Giovanni Balducci a Firenze, quando l’effimero passa alla storia
Nate per abbellire le nozze del granduca Ferdinando de’ Medici con Cristina di Lorena, le tele di Giovanni Balducci erano destinate a durare il tempo dei festeggiamenti, che si protrassero per due settimane. Lo sfarzo dovuto probabilmente a soffocare l’anomalia, se non peggio, delle nozze di un ex cardinale. Riemerse dall’oblio, sono ora al museo dell’Opera del Duomo di Firenze, afferma emozionata salutando il folto pubblico convenuto all’Accademia delle Arti Del Disegno, la presidente Cristina Acidini.
Giovanni Balducci fu allievo di Giorgio Vasari e dopo la formazione fiorentina si spostò a Napoli frequentata allora da Donatello e da Da Majano, incrociandosi con Pietro Bernini, padre di Gian Lorenzo, che si stava spostando invece a Roma .
Timothy Verdon, Ordinatore del Museo dell’Opera del Duomo, nella presentazione breve quanto profonda della figura del pittore: “Siamo nel 1589 che segna un periodo non abbastanza conosciuto, di transizione, ma di tecnica sopraffina ed eleganza spirituale “.

◆ ◆ ◆ ◆ ◆ ◆ ◆

(Consegna):
Ricopia parola per parola il passo del brano su Giovanni Balducci che comincia con "Giovanni Balducci a" e finisce con "invece a Roma .".

(Dati registrati):

◆ ◆ ◆ ◆ ◆ ◆ ◆

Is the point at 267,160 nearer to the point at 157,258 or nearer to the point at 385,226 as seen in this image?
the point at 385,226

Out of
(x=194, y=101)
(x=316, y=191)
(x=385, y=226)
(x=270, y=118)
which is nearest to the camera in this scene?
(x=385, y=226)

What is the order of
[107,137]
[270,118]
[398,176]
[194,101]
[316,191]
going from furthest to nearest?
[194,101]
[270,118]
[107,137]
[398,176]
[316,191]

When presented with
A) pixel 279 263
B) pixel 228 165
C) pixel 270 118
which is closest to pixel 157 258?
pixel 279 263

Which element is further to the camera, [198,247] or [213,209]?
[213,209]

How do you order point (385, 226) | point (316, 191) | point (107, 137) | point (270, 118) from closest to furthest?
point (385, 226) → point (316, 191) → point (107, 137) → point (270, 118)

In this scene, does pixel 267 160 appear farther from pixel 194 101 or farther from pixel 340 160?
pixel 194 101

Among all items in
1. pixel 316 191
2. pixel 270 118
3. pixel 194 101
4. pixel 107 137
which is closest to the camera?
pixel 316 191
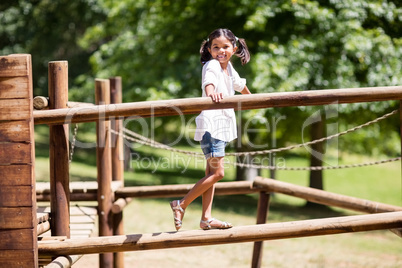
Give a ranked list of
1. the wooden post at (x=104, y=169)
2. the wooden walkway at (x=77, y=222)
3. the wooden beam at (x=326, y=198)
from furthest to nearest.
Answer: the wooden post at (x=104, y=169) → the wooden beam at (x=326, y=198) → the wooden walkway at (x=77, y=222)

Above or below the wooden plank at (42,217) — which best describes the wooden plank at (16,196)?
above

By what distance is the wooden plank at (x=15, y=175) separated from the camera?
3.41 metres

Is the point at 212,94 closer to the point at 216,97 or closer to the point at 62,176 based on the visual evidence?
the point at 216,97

◆ ◆ ◆ ◆ ◆ ◆ ◆

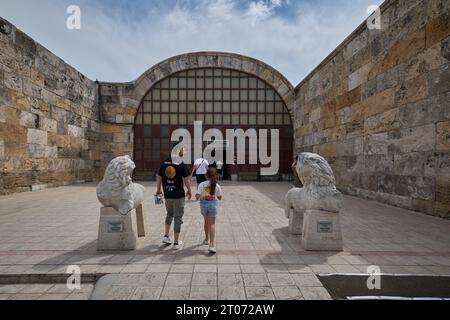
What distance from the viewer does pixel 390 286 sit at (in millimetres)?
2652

◆ ◆ ◆ ◆ ◆ ◆ ◆

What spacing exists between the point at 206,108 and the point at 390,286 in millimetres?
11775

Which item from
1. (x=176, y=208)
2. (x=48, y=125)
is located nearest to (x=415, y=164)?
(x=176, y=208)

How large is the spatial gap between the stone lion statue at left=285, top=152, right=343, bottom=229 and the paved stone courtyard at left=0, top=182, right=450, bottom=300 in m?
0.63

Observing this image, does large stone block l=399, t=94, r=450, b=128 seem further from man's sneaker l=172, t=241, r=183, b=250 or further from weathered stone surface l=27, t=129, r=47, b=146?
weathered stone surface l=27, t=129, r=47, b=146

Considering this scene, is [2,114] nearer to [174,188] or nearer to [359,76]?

◆ ◆ ◆ ◆ ◆ ◆ ◆

(Soluzione):
Giovanni Balducci a Firenze, quando l’effimero passa alla storia
Nate per abbellire le nozze del granduca Ferdinando de’ Medici con Cristina di Lorena, le tele di Giovanni Balducci erano destinate a durare il tempo dei festeggiamenti, che si protrassero per due settimane. Lo sfarzo dovuto probabilmente a soffocare l’anomalia, se non peggio, delle nozze di un ex cardinale. Riemerse dall’oblio, sono ora al museo dell’Opera del Duomo di Firenze, afferma emozionata salutando il folto pubblico convenuto all’Accademia delle Arti Del Disegno, la presidente Cristina Acidini.
Giovanni Balducci fu allievo di Giorgio Vasari e dopo la formazione fiorentina si spostò a Napoli frequentata allora da Donatello e da Da Majano, incrociandosi con Pietro Bernini, padre di Gian Lorenzo, che si stava spostando invece a Roma .